What this task involves: Copy the Mary Day passage from "In 2008, cadaver" through "after Mary disappeared.", swapping "cadaver dogs" for "search dogs".

Passage to read:
· · · · ·

In 2008, cadaver dogs that had been working on an unrelated matter alerted near a second home where the Houles had lived at the Army base in Fort Ord — the house they had moved to shortly after Mary disappeared.

==Reappearance==
On November 25, 2003, a pickup truck was pulled over as a routine traffic stop. The truck had stolen license plates, leading to the police collecting and examining the identifications of the passengers. One of the passengers was a woman whose Arizona state identification card bore the name Mary Day; this also contained the missing Mary’s birth date and other pertinent information. The woman was detained, and when she was interviewed, she claimed she ran away from her home to avoid abuse from Charlotte and William Houle. Investigators were skeptical as to the credibility of her accounts, as she had a thick southern accent; Mary Day did not have such an accent. Police also discovered that her identification had been issued three weeks prior to her arrest, which is around the time the homicide investigation began.

Investigators initially theorized that the woman was an imposter and took DNA samples in order to determine whether or not her claim was true. Her DNA was compared to that of Charlotte Houle, which revealed that the woman was a biological child of hers. The investigation into Mary's disappearance was closed, and her sister Sherrie invited her to live with her family in North Carolina. Despite the DNA match, Kathy and Sherrie also had doubts of Mary’s true identity due to her southern accent and her unwillingness or inability to give a coherent, logical explanation of what actually happened to her after she disappeared from the family home in 1981. Kathy did not believe Mary since she did not remember much from her childhood, including the inheritance and the codeword "Mohawk,” whereas Sherrie noticed that Mary’s magazines were shipped to the name "Monica Devereaux" but seemingly did not notice that the alias shared initials with “Mary Day.” During her stay with Sherrie in North Carolina, Mary exhibited bizarre behaviors that led Sherrie to theorize that she had multiple personality disorder. Mary often told rambling stories that were disjointed and had no logical timelines. Later questions to Mary would elicit different answers than previous ones. During her stay in North Carolina, she made several attempts to overdose with Tylenol and was a severe alcoholic. She also became violent at times causing a break in the relationship with her sister Sherrie who had two small children in her home.

Mary took a bus back to Arizona where she eventually married a man with the surname of Gessler. They moved from Arizona to Missouri. Police reports show that her husband was abusive to her. She stayed in Missouri until her death in 2017. Sherrie and her daughter visited Mary in Missouri shortly before her death, but Mary still offered no logical explanations or timelines after her disappearance. Without knowing all the facts of the case and wishing to just end the whole debate to move on, Sherrie decided to just go ahead and accept this woman as her sister Mary.

No funeral was held after Mary’s death. The people who were her neighbors never bothered to inform Mary’s family of her death and had also refused to let Sherrie speak with Mary on the phone again after she had visited. Sherrie began to have doubts about the woman’s identity again after a 48 Hours episode about Mary aired and she learned more details of the case.

· · · · ·

Listed records:
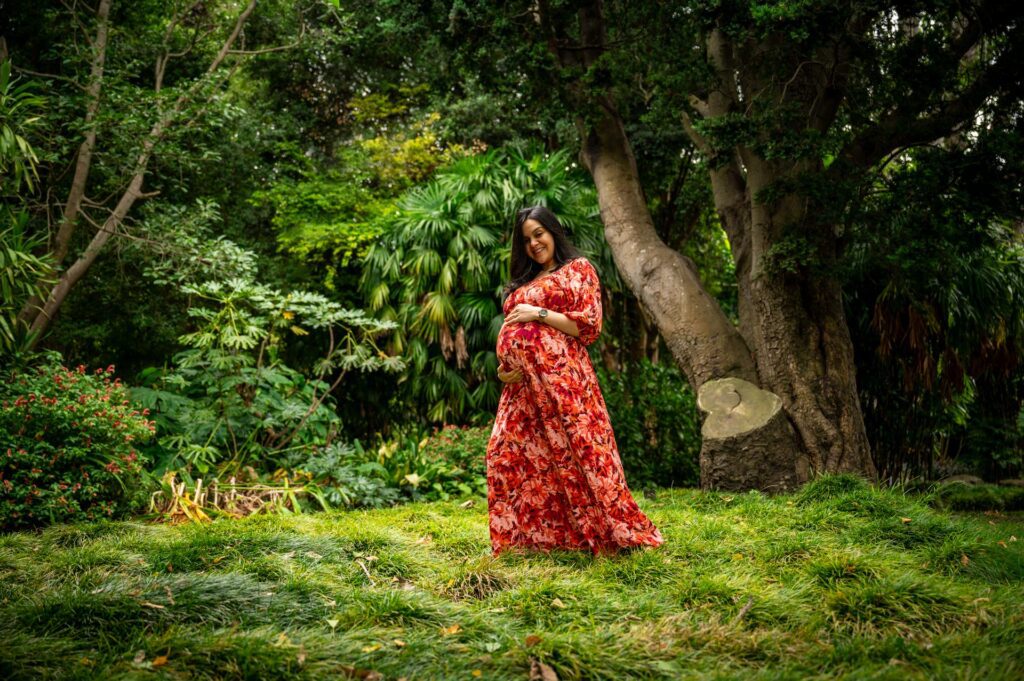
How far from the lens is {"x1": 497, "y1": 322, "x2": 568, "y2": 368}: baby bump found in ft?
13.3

· · · · ·

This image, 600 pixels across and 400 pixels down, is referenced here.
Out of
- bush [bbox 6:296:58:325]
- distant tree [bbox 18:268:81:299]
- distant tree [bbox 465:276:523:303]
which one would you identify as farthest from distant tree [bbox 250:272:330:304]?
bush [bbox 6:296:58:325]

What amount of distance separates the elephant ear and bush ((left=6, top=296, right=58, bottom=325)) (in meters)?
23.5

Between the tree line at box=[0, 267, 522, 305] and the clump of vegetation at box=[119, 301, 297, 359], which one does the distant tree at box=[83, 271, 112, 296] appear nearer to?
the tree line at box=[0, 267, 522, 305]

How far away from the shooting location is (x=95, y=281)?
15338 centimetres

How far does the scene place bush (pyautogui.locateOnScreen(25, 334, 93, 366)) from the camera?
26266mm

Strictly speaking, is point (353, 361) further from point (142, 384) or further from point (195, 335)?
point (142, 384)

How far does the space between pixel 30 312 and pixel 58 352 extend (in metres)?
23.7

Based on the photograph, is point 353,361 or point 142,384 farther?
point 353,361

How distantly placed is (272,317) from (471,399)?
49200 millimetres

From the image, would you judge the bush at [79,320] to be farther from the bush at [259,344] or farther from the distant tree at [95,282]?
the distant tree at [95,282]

· · · · ·

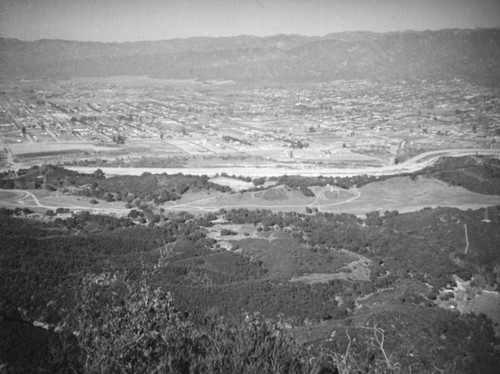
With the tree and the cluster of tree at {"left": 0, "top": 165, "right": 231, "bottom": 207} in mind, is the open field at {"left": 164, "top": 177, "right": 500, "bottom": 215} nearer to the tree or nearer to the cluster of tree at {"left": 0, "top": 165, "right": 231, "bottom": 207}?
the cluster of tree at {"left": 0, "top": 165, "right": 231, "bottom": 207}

· · · · ·

Reply:
In 2008, search dogs that had been working on an unrelated matter alerted near a second home where the Houles had lived at the Army base in Fort Ord — the house they had moved to shortly after Mary disappeared.